Grundstückspreise Ein wenig teurer wurden Baugrundstücke in Schwalmtal (plus drei Prozent) sowie in Brüggen und Kempen (jeweils fünf Prozent). Zum Vergleich: In Viersen zahlt man für Wohnbauflächen in guter Lage durchschnittlich pro Quadratmeter 225, in Brüggen 210, in Nettetal und Schwalmtal (Amern und Waldniel) 195, in Niederkrüchten 155. Teurer ist Wohnbauland im Ostkreis: in Kempen zahlt man 290 Euro pro Quadratmeter in guter Lage (in bester Lage sogar 360 Euro), in St. Tönis 280, in Willich 245, in Grefrath 185. Die Preise gelten mancherorts nur für einen Stadt- oder Ortsteil - in Brüggen beispielsweise nur für den Ortsteil Brüggen, nicht für Bracht, in Kempen nur für Kempen, aber nicht für St. Hubert oder Tönisberg.

Einfamilienhäuser Fast die Hälfte der vom Gutachterausschuss ausgewerteten Kaufverträge wurden im vergangenen Jahr nicht für Bauland abgeschlossen, sondern für bebaute Grundstücke. In den meisten Fällen wurden Ein- und Zweifamilienhäuser verkauft. Die meisten Häuser wurden in Viersen verkauft (239), gefolgt von Willich (140), Nettetal (134) und Kempen (127). In Niederkrüchten wurden 90 Häuser verkauft, in Schwalmtal 73, in Grefrath 64, in Brüggen 60. Im Westen des Kreises Viersen sind die Häuser in der Regel günstiger als im Ostkreis. Zum Vergleich hat der Gutachterausschuss errechnet, wie viel der Quadratmeter Wohnfläche bei einem freistehenden Ein- oder Zweifamilienhaus, Baujahr 1965 bis 1990, durchschnittlich kostet. Spitzenreiter ist Kempen mit 2480 Euro pro Quadratmeter, gefolgt von Willich (2170) und Tönisvorst (2130). An vierter Stelle liegt Viersen (1810), gefolgt von Nettetal (1770) und Niederkrüchten (1740). Günstiger wird es in Brüggen und Grefrath (je 1700) sowie in Schwalmtal (1500).
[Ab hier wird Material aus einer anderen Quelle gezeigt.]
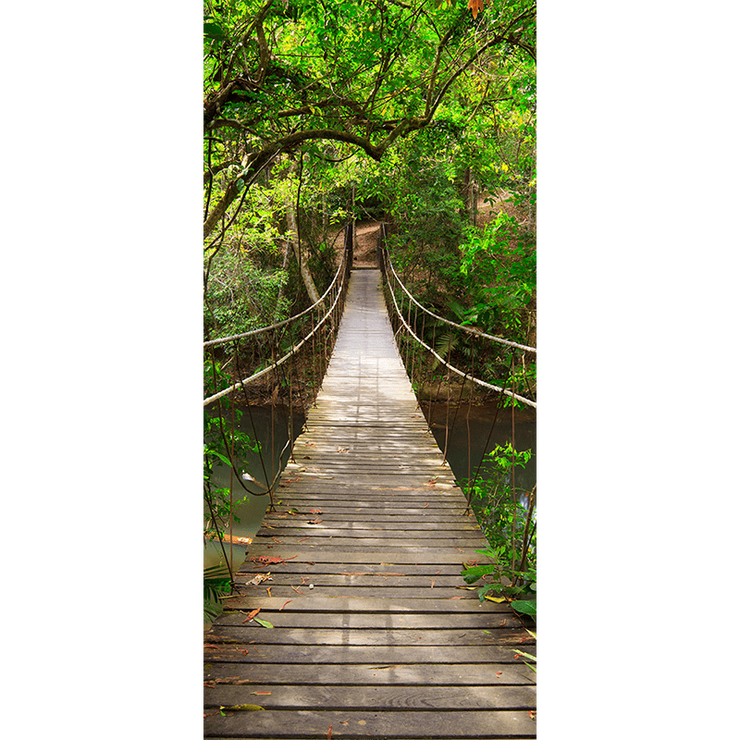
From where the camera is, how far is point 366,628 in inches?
62.5

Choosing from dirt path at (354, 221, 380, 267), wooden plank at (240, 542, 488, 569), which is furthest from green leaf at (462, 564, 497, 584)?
dirt path at (354, 221, 380, 267)

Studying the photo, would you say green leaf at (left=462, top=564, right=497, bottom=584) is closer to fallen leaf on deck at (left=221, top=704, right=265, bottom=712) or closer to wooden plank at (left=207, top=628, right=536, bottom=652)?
wooden plank at (left=207, top=628, right=536, bottom=652)

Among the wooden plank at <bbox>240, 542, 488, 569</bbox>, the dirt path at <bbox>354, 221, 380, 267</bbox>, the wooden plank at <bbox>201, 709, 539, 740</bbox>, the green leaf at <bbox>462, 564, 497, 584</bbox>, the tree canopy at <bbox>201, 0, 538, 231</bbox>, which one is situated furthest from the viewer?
the dirt path at <bbox>354, 221, 380, 267</bbox>

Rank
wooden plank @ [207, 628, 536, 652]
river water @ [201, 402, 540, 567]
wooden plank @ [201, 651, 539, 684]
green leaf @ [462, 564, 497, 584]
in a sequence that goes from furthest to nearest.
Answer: river water @ [201, 402, 540, 567] < green leaf @ [462, 564, 497, 584] < wooden plank @ [207, 628, 536, 652] < wooden plank @ [201, 651, 539, 684]

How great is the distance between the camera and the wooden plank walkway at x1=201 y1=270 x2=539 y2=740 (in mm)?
1218

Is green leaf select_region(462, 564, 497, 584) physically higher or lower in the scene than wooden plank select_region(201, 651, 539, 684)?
higher

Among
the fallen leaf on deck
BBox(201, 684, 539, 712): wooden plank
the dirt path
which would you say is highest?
the dirt path

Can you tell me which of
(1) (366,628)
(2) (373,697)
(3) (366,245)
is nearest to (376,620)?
(1) (366,628)

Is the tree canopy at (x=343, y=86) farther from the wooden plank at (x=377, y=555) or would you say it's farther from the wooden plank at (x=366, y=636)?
the wooden plank at (x=366, y=636)
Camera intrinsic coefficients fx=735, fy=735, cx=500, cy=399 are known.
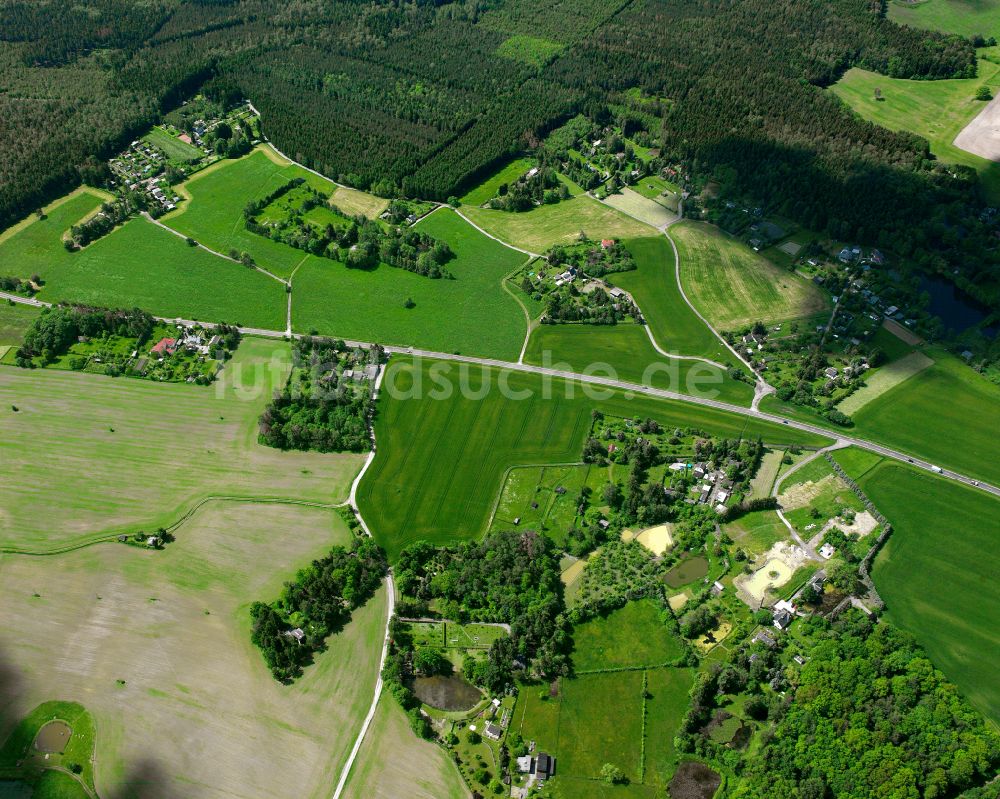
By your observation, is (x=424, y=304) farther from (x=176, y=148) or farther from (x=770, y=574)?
(x=176, y=148)

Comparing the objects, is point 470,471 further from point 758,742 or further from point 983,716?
point 983,716

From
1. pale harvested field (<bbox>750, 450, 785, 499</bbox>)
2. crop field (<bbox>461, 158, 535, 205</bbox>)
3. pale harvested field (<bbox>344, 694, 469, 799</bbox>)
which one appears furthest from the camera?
crop field (<bbox>461, 158, 535, 205</bbox>)

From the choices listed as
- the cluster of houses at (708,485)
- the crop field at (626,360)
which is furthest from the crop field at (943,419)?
the cluster of houses at (708,485)

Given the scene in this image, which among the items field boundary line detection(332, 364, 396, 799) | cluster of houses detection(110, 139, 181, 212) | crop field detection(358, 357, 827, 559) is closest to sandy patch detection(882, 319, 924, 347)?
crop field detection(358, 357, 827, 559)

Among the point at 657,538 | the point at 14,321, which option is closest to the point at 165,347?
the point at 14,321

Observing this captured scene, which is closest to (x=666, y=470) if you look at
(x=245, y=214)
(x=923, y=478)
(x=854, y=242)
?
(x=923, y=478)

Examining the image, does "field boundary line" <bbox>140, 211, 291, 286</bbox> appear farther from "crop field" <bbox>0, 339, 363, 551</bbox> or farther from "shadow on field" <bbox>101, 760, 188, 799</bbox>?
"shadow on field" <bbox>101, 760, 188, 799</bbox>
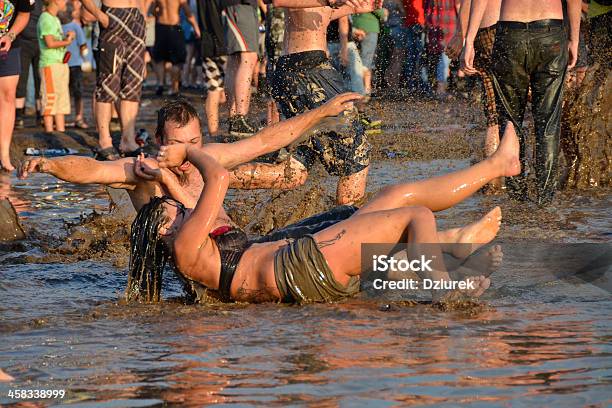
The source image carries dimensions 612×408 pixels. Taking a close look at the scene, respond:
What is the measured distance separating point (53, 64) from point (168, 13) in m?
4.35

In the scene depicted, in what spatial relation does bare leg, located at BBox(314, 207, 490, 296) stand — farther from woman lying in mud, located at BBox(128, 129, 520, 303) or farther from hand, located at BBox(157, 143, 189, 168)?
hand, located at BBox(157, 143, 189, 168)

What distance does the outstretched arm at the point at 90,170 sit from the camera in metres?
5.98

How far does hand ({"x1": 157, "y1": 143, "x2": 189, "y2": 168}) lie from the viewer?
580cm

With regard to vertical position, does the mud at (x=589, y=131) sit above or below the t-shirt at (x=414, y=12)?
below

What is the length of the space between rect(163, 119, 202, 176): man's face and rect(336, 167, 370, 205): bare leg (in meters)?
1.67

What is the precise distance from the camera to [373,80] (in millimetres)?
17469

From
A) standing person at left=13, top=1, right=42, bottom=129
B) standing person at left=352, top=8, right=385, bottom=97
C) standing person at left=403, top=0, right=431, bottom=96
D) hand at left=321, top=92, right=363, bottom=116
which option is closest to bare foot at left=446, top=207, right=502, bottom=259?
hand at left=321, top=92, right=363, bottom=116

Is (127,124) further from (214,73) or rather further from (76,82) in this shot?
(76,82)

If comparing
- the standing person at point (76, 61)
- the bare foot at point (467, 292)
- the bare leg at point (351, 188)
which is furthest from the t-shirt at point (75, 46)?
the bare foot at point (467, 292)

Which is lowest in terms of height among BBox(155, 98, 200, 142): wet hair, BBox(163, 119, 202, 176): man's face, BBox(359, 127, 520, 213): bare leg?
BBox(359, 127, 520, 213): bare leg

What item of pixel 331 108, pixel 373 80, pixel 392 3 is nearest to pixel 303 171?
pixel 331 108

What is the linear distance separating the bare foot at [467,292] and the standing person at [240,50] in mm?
5847

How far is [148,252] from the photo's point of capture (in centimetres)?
598

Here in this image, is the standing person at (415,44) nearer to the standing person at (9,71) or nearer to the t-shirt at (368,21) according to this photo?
the t-shirt at (368,21)
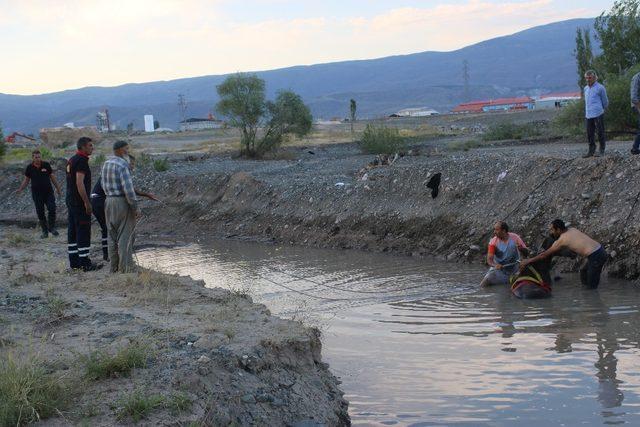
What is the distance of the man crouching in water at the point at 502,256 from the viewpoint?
12.8m

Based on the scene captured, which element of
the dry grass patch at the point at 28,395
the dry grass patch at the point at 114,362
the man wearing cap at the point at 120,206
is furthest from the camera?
the man wearing cap at the point at 120,206

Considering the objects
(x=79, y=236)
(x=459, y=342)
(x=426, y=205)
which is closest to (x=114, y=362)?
(x=459, y=342)

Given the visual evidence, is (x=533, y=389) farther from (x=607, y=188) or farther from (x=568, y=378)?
(x=607, y=188)

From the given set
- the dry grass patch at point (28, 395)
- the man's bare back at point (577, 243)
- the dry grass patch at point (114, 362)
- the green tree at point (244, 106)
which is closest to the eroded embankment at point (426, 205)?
the man's bare back at point (577, 243)

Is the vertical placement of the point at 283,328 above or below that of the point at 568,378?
above

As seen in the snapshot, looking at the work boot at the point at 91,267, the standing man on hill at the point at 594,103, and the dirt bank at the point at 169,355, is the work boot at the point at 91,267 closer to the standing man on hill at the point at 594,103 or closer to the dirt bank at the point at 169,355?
the dirt bank at the point at 169,355

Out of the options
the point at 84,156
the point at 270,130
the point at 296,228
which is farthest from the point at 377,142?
the point at 84,156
Eigentumswohnungen Bei den Eigentumswohnungen zählte der Gutachterausschuss im vergangenen Jahr 675 Kauffälle, im Vorjahr waren es 689. Die meisten Wohnungen (173) wurden in Viersen verkauft, gefolgt von Tönisvorst (127), Willich (115) und Kempen (93). Die Preise sind weitgehend stabil.

Acker- und Grünland Die Preise für landwirtschaftlich genutzte Flächen sind im vergangenen Jahr gestiegen. Beim Grünland verzeichnete der Gutachterausschuss eine Steigerung um rund 15 Prozent auf 4,50 Euro pro Quadratmeter. Beim Ackerland stiegen die Preise in den meisten Gemeinden um etwa vier Prozent, in Kempen und Tönisvorst um zehn Prozent. In Willich liegt der Quadratmeter beispielsweise bei 6,80 Euro, in Grefrath, Schwalmtal oder Viersen bei 5,40 Euro. "Die Nachfrage ist weiterhin groß", erklärt Claudia Ziemer, Vorsitzende des Gutachterausschusses.